Lawyers are trained in law school to look at every angle, to find all of the potential problems, to identify the risks. They will spend hours, even days, conducting exhaustive research. They want to know everything there is to know about an issue. Then the lawyers pass on their findings and explain all the options to their clients, whether senior corporate executives or criminal defendants. They may even make recommendations. But the clients decide … the lawyers just recommend.
Lawyers know if they make a decision and it turns out to be a mistake, they can be censured, suspended, even disbarred. They certainly can be fired. So risk avoidance is ingrained in them from their first day in law school. They are taught that lawyers do research, spot issues, present options, and advocate their clients’ positions. But that’s it. When you make a decision, you might be right or you might be wrong. Being wrong means potentially losing your client or ending your career.
It saddens me that too many lawyers who dread going to work each day, who hate their quality of life, billable hours and constant battling, will nonetheless choose to remain miserable because they lack the courage to make — and implement — a decision to find something better.
Lawyers are trained to play it safe, and not to take risks. That includes not taking risks about their careers.
Business executives who play it safe are thrown out of their jobs. Companies that play it safe are doomed to die. Taking risks is the lifeblood of a business. Investing in new products, services, technologies, and markets is essential if a business is to survive, let alone to prosper.
A good executive must make critical decisions based on the best information available at the time – even when the i’s are not dotted, the t’s are not all crossed and not all of the evidence is in. Delay or equivocation can mean missing an opportunity or being too late to market. It can mean losing to a competitor. It can mean failure.
For lawyers, making decisions can lead to failure. For executives, NOT making decisions can lead to failure.
In my 26 years of counseling lawyers on alternative careers, I have interviewed more than 25,000 attorneys. I almost always ask, “Would you rather be a ‘decider’ or a ‘recommender’ – the King or an adviser to the King?” The answer is almost always to be an adviser. “They shoot at the king,” one respondent told me … but the underlying message is that there’s less risk to being the adviser.
Risk aversion is one of the key reasons so many lawyers are unhappy, but don’t do anything about it. They see all the problems, all of the risks, all of the things that can go wrong if they try to change careers to find happiness and fulfillment.
They think they might have to start back at the bottom of the ladder in an entry-level job. They think they can’t make as much money as they are making now. They think their skills as litigators or compliance specialists or defense attorneys aren’t transferrable to another discipline. They think they might not be as good at something else as they are at practicing law. All of these thoughts are wrong. All of them. We have 26 years of proof.
Lawyers don’t generally complain about how miserable they are … but their actions prove it. According to a Johns Hopkins study, lawyers are Number 1 on the list of professions whose practitioners have major depressive disorders. According to an American Bar Association study, 28% of lawyers suffer from depression, 19% from anxiety and 23% from stress.
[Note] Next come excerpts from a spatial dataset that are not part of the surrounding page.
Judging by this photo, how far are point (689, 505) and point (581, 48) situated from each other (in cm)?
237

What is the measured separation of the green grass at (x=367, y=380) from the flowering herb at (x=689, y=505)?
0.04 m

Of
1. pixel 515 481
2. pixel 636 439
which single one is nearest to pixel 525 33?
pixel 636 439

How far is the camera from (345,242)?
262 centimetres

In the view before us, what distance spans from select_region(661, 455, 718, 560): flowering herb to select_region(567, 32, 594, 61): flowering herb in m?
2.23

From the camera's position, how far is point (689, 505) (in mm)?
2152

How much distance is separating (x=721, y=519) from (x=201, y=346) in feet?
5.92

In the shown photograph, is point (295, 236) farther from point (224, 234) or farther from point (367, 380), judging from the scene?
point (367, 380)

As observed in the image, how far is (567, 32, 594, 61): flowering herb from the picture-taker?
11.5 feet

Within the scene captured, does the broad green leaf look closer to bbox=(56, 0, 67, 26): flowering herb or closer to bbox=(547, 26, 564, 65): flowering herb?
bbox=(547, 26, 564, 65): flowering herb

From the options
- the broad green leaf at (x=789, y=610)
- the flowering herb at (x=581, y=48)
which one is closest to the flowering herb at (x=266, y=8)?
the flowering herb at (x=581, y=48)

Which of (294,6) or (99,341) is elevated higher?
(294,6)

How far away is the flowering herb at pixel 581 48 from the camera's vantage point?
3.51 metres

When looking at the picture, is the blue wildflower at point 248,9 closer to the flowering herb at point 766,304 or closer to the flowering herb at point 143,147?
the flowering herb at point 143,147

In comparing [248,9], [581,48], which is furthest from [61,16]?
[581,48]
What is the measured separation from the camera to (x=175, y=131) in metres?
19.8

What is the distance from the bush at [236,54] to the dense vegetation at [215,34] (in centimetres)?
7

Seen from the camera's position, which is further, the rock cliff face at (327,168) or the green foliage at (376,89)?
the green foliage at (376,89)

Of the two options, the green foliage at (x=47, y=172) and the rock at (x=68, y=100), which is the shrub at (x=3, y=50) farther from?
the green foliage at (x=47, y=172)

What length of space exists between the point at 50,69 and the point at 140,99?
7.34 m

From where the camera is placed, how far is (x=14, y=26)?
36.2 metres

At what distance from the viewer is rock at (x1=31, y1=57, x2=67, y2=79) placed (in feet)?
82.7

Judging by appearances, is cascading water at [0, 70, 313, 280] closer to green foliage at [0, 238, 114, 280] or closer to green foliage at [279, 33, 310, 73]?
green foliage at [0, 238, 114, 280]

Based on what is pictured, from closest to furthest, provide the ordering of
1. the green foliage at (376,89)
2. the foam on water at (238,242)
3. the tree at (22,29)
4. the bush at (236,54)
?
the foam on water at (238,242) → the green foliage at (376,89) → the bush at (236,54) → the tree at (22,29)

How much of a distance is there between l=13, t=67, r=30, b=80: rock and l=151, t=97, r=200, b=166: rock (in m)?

Yet another study shows that 52% of lawyers have some form of alcohol problem.
And yet these well-educated professionals refuse to do anything about it. They are cowards. They see so many risks in trying to make a change that they can’t motivate themselves or generate enough self-confidence to try to improve their situations. Out of fear, they can’t decide to move forward, so they abrogate the responsibility for their own lives. They don’t realize that not making a decision is, in fact, a decision.
I applaud the several thousand attorneys who have faced their fears, worked with us, didn’t chicken out during the middle of their programs, and ended up re-igniting their careers and loving their jobs. I have only recently started to appreciate the guts these men and women have had.
For more than two decades, I have preached my belief that a law school education is never wasted. Law school, I have often said, gives you analytical skills and a perspective that you don’t get in business school. However, I missed an important point. Business school teaches you that you have to have faith in your judgment, and have the courage to make decisions. Law school teaches you to recognize problems and leave the decision-making to someone else. No wonder so many lawyers are unhappy in their careers; they simply lack to courage to decide to change.